_Gegeven opdracht A_.
Na hoeveel weken en dagen zwangerschap werd Evan volgens de tekst geboren?

_Gegeven tekst_.
_ _ _ _

Iedereen ervaart deze overgang echt heel anders. Wat ik de afgelopen jaren zo om mij heen hoor is voor veel ouders de overgang van één kind naar twee kinderen toch wel de meest heftige overgang. Ik heb dat net zo ervaren. De redenen waarom ik dit de meest heftige overgang vond heeft voor mij met veel meer te maken dan ‘alleen de overgang van één naar twee kids’. Evan werd na een veelbewogen zwangerschap met 39 weken en 6 dagen geboren. Het was een prima bevalling volgens het boekje en de eerste dagen was hij vrij relaxt. Ik was de eerste dag nog hyper van de adrenaline, voelde me intens gelukkig en dacht allemaal heel goed te weten hoe ik met hem om moest gaan. Ik had tenslotte al een kind deels grootgebracht, dus kom maar door! Na een dag of drie merkte ik dat Evan onrustiger werd en dat ik mezelf tekort voelde schieten als moeder naar Indy toe. Evan vroeg best wat aandacht van ons, maar met name van mij vanwege de borstvoeding. Elk anderhalf uur wilde hij drinken. Hij was verder met geen mogelijkheid stil te krijgen. De nachten wilde hij ook veel drinken en slapen overdag deed hij hooguit 30-45 minuten, waarna hij weer heel graag als een sticker tegen mij aan wilde plakken. Shit, wat nú. Ik wist en voelde namelijk ook dat dit niet binnen een paar dagen zou stoppen. En mijn aandacht voor Indy dan? Die moest zij echt voor 70% inleveren. Hallo, schuldgevoel. De weken die daarna volgden waren voor mij net als het spel spoorzoekertje. Ken je dat? Mensen van ‘mijn generatie’ vast wel. Je probeert de andere partij te vinden door middel van pijlen die ze met stoepkrijt op de straat hebben getekend en eventuele opdrachten die je moet uitvoeren als dit erbij geschreven staat. Snap je? Nee? Check Google dan even. Snap je het? Nou, zo ging het ook ongeveer met Evan. Als we dachten de goede richting op te gaan, werden we ineens op het verkeerde been gezet doordat er meerdere pijlen getekend waren; zijn behoeftes veranderden soms met de dag, we konden dan weer terug en op zoek naar een andere weg. Ondertussen moesten we ook met Indy rekening houden. Vind daar maar eens de goede weg in, de middenweg zeg maar. Of ik er meer last van had dan zij, blijft een onbeantwoorde vraag.

_ _ _ _

(Enkele gegevens)
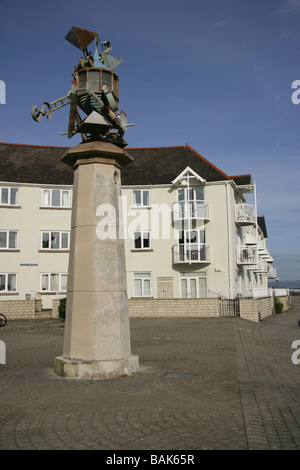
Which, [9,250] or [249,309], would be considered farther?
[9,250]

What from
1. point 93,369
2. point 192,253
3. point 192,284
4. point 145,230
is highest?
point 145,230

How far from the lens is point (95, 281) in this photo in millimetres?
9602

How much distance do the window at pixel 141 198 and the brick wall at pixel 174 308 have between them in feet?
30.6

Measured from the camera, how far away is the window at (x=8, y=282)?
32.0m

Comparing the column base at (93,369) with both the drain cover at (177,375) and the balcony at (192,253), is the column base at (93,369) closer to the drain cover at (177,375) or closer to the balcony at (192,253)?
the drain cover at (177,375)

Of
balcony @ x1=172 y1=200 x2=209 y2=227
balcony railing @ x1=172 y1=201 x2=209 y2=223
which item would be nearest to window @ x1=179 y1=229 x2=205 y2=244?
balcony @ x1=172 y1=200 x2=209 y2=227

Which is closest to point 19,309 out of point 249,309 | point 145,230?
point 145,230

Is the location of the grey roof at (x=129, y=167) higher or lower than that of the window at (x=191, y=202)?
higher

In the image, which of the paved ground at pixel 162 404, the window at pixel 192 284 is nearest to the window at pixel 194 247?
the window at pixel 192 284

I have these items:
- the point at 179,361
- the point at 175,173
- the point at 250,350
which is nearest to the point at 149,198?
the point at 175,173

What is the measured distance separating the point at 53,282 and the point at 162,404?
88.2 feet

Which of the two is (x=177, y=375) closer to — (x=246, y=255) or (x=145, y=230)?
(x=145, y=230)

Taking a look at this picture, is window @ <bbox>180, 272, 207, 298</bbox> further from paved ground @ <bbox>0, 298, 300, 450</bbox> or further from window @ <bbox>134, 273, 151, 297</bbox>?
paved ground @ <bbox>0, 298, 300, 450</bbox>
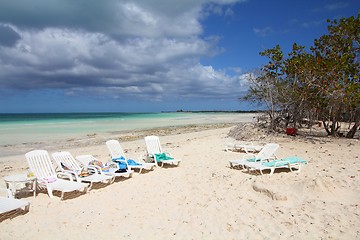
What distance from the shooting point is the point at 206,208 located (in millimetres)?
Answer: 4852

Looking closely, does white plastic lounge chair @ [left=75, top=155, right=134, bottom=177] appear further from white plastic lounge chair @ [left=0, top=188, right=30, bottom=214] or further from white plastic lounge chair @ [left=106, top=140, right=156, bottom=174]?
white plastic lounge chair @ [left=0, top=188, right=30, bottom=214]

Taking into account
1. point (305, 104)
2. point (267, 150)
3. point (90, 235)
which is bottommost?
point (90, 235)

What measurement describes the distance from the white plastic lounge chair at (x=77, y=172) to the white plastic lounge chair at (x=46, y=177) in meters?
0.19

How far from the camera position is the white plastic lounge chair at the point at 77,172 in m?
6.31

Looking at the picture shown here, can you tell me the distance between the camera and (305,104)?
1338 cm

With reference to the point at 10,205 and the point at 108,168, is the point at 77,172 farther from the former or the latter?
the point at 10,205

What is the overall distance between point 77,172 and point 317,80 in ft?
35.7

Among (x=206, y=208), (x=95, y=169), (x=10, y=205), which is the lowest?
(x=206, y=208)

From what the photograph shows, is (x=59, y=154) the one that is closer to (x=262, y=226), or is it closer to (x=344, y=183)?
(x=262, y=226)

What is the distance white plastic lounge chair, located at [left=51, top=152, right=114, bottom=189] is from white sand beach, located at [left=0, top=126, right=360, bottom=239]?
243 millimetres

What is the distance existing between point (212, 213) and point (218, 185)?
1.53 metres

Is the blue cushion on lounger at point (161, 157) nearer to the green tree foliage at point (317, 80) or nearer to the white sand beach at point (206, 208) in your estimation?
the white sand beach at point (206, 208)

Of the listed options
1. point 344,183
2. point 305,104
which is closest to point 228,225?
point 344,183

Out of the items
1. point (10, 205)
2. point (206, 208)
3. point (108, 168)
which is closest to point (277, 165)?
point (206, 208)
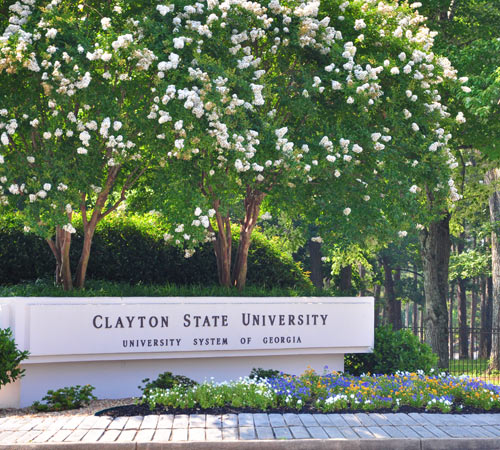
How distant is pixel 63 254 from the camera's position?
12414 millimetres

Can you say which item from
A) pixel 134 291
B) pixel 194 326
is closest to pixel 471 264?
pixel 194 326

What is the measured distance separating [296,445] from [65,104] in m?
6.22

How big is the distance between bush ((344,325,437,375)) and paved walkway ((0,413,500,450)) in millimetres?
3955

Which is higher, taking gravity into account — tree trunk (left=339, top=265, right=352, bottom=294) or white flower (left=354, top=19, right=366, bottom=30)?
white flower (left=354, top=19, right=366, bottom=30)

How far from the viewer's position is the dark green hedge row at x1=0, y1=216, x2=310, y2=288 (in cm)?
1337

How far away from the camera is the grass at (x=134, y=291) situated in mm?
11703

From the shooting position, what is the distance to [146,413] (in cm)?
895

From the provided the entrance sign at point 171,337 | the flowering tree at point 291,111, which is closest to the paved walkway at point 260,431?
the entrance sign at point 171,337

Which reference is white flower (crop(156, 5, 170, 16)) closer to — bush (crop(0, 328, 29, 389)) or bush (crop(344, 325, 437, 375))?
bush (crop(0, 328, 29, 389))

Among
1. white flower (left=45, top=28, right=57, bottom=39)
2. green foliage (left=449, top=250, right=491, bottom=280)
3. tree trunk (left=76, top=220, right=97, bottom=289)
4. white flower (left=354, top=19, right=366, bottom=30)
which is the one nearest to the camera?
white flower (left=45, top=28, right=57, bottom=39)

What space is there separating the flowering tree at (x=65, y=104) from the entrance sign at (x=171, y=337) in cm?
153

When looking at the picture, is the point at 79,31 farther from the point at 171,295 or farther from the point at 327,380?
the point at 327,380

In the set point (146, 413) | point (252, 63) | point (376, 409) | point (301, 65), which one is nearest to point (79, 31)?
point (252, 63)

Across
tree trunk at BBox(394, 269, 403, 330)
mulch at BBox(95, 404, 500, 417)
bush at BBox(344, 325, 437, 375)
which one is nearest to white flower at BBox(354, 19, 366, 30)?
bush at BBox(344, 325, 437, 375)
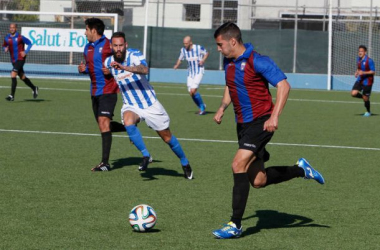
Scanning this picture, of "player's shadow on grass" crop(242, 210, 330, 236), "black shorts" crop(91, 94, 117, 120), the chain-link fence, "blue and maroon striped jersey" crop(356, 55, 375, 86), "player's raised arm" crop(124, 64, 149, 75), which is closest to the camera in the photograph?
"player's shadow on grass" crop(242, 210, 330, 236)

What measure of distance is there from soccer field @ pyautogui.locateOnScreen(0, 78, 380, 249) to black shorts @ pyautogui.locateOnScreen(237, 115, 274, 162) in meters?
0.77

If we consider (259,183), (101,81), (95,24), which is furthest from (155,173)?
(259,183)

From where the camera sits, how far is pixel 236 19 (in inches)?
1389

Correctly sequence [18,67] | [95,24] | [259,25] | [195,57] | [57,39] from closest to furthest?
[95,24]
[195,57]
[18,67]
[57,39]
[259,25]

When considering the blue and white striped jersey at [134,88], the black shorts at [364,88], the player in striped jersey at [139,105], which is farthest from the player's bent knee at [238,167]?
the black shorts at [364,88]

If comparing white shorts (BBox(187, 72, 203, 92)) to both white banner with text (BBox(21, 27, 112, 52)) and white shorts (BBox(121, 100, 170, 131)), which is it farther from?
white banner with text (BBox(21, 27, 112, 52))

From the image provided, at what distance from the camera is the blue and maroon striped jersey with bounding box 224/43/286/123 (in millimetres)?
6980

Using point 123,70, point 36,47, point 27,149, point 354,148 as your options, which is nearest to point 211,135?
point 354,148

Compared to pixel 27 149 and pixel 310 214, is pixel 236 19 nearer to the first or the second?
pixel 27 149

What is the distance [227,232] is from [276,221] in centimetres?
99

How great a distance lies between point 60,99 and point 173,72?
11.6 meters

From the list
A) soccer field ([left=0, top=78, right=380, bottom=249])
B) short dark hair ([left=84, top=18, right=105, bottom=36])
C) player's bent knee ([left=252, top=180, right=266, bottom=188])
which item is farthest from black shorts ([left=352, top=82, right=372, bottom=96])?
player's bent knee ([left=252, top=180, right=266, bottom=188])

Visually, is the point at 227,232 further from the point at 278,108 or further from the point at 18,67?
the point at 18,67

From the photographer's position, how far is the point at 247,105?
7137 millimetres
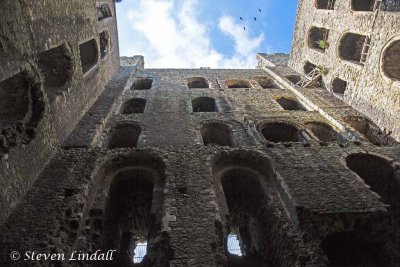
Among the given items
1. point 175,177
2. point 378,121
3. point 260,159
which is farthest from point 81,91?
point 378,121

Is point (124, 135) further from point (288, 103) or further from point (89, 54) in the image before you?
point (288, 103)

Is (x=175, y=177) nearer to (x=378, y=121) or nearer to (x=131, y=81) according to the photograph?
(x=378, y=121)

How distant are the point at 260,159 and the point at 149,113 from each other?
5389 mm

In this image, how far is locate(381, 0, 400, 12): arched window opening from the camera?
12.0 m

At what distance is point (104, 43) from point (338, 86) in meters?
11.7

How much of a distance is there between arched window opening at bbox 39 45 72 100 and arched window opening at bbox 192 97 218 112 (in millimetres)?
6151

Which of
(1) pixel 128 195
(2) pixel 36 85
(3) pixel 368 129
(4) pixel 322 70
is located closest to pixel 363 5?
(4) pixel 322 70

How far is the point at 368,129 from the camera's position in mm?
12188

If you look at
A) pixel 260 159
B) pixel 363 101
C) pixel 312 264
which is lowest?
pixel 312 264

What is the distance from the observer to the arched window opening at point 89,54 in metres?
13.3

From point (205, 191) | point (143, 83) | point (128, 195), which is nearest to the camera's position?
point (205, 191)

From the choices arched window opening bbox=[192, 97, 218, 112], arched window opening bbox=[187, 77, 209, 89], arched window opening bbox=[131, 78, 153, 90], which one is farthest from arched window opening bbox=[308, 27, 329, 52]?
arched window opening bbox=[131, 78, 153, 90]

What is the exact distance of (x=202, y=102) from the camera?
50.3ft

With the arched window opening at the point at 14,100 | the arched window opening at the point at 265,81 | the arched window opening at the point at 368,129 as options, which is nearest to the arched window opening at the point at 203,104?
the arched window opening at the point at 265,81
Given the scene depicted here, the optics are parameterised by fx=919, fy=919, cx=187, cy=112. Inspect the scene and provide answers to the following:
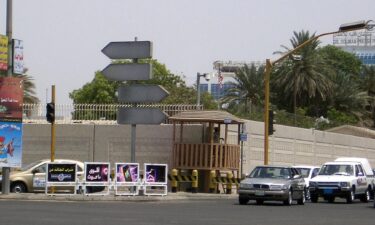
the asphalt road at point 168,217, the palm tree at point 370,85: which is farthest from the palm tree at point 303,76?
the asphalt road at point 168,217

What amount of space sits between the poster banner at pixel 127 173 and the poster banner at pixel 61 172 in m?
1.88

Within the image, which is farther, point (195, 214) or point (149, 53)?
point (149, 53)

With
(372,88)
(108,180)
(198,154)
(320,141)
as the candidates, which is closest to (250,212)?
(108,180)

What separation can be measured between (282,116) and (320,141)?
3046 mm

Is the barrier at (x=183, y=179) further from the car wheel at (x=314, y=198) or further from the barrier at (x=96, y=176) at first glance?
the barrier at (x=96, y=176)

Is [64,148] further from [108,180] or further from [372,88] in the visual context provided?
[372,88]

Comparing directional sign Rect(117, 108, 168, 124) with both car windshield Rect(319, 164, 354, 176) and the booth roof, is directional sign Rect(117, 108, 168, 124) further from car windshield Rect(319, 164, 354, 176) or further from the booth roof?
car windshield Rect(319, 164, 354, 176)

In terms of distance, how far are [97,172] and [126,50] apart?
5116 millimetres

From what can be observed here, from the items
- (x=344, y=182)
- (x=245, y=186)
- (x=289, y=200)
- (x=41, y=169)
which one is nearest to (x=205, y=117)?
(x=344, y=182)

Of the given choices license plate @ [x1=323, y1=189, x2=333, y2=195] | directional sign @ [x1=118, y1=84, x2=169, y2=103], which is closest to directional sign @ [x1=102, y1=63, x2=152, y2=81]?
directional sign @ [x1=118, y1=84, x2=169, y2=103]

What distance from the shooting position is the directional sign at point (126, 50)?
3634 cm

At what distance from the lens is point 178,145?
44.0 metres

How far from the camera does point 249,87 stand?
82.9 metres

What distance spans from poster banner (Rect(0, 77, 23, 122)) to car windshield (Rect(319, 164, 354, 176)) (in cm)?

_ _ _ _

_Gegeven opdracht B_.
Schrijf uit de gegevens de regels over vanaf de regel met "Is the location" tot en met de regel met "Answer: 4852". Laat de afbeeldingen daarbij weg.

_Resultaat opdracht A_.
Na 39 weken en 6 dagen.

_Resultaat opdracht B_.
Is the location of the grey roof at (x=129, y=167) higher or lower than that of the window at (x=191, y=202)?
higher

In the image, which of the paved ground at pixel 162 404, the window at pixel 192 284 is nearest to the window at pixel 194 247?
the window at pixel 192 284

I have these items:
- the point at 179,361
- the point at 175,173
- the point at 250,350
which is nearest to the point at 149,198?
the point at 175,173

What is the measured distance separating the point at 53,282 and the point at 162,404?
88.2 feet

Which of the two is (x=177, y=375) closer to — (x=246, y=255) or (x=145, y=230)?
(x=145, y=230)

Taking a look at this picture, is window @ <bbox>180, 272, 207, 298</bbox> further from paved ground @ <bbox>0, 298, 300, 450</bbox> or further from window @ <bbox>134, 273, 151, 297</bbox>?
paved ground @ <bbox>0, 298, 300, 450</bbox>
What distance from the shooting point is the point at 206,208 located (in millimetres)?
Answer: 4852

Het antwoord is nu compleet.